Dataset records
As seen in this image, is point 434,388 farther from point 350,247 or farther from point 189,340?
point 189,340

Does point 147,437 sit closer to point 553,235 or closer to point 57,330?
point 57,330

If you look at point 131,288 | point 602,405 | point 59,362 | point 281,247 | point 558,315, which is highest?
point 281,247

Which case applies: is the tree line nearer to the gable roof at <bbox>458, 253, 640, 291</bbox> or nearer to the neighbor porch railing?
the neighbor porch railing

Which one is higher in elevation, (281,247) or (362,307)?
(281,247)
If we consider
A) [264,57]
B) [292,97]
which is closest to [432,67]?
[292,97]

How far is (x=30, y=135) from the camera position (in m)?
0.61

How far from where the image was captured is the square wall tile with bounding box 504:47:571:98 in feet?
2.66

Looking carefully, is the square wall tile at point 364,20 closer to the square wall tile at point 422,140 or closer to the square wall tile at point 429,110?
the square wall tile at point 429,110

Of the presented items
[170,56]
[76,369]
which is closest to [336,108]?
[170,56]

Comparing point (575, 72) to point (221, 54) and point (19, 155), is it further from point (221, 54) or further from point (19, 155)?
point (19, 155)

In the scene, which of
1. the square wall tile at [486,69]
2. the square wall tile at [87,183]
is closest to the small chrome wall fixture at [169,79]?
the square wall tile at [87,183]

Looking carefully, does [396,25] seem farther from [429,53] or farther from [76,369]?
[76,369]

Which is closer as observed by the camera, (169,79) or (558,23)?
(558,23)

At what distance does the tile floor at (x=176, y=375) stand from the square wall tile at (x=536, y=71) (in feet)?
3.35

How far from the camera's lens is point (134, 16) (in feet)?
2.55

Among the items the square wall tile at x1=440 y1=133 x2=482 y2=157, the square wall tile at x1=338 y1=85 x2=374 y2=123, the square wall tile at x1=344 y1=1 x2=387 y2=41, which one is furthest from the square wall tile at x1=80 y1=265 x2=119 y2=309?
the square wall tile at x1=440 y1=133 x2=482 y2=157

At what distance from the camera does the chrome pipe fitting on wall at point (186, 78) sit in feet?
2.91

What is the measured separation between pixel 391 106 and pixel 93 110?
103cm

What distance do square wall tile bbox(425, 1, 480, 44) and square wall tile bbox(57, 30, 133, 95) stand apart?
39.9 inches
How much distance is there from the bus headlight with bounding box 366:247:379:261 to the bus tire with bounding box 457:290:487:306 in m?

▸ Do this: Extract, word for word, each line of the listing above.

▸ Answer for the task:
As seen in this image, is point 434,388 farther from point 350,247 or farther from point 189,340?
point 189,340

Does point 147,437 sit closer to point 553,235 or closer to point 57,330?
point 57,330

If you look at point 131,288 | point 602,405 | point 59,362 | point 281,247 | point 558,315, which is highest?
point 281,247

Which case applies: is the tree line nearer to the gable roof at <bbox>458, 253, 640, 291</bbox> or nearer to the neighbor porch railing?
the neighbor porch railing

Which one is higher in elevation, (281,247) or (362,307)?
(281,247)
If we consider
A) [264,57]
B) [292,97]
which is closest to [432,67]?
[292,97]

How far is (x=30, y=135) from the camera position (in m)?
0.61

How far from where the image was captured is the square wall tile with bounding box 504:47:571:98 in feet?
2.66

Looking carefully, is the square wall tile at point 364,20 closer to the square wall tile at point 422,140 or closer to the square wall tile at point 429,110?
the square wall tile at point 429,110

Of the presented items
[170,56]
[76,369]
which is closest to [336,108]?
[170,56]

Comparing point (575, 72) to point (221, 54) and point (19, 155), is it further from point (221, 54) or further from point (19, 155)?
point (19, 155)

In the scene, which of
1. the square wall tile at [486,69]
2. the square wall tile at [87,183]
is closest to the small chrome wall fixture at [169,79]?
the square wall tile at [87,183]

Looking carefully, does [396,25] seem farther from [429,53] or farther from [76,369]?
[76,369]

Which is closer as observed by the camera, (169,79) or (558,23)?
(558,23)

At what distance does the tile floor at (x=176, y=375) stand from the square wall tile at (x=536, y=71) (in feet)?
3.35

How far from the camera's lens is point (134, 16) (in feet)?
2.55

Among the items the square wall tile at x1=440 y1=133 x2=482 y2=157, the square wall tile at x1=338 y1=85 x2=374 y2=123, the square wall tile at x1=344 y1=1 x2=387 y2=41, which one is furthest from the square wall tile at x1=80 y1=265 x2=119 y2=309?
the square wall tile at x1=440 y1=133 x2=482 y2=157

At what distance from the camera does the chrome pipe fitting on wall at point (186, 78) sit in feet?
2.91

What is the measured separation between pixel 391 106 and pixel 93 110?
103cm

What distance do square wall tile bbox(425, 1, 480, 44) and square wall tile bbox(57, 30, 133, 95) stand apart?
39.9 inches
How much distance is there from the bus headlight with bounding box 366:247:379:261 to the bus tire with bounding box 457:290:487:306 in m?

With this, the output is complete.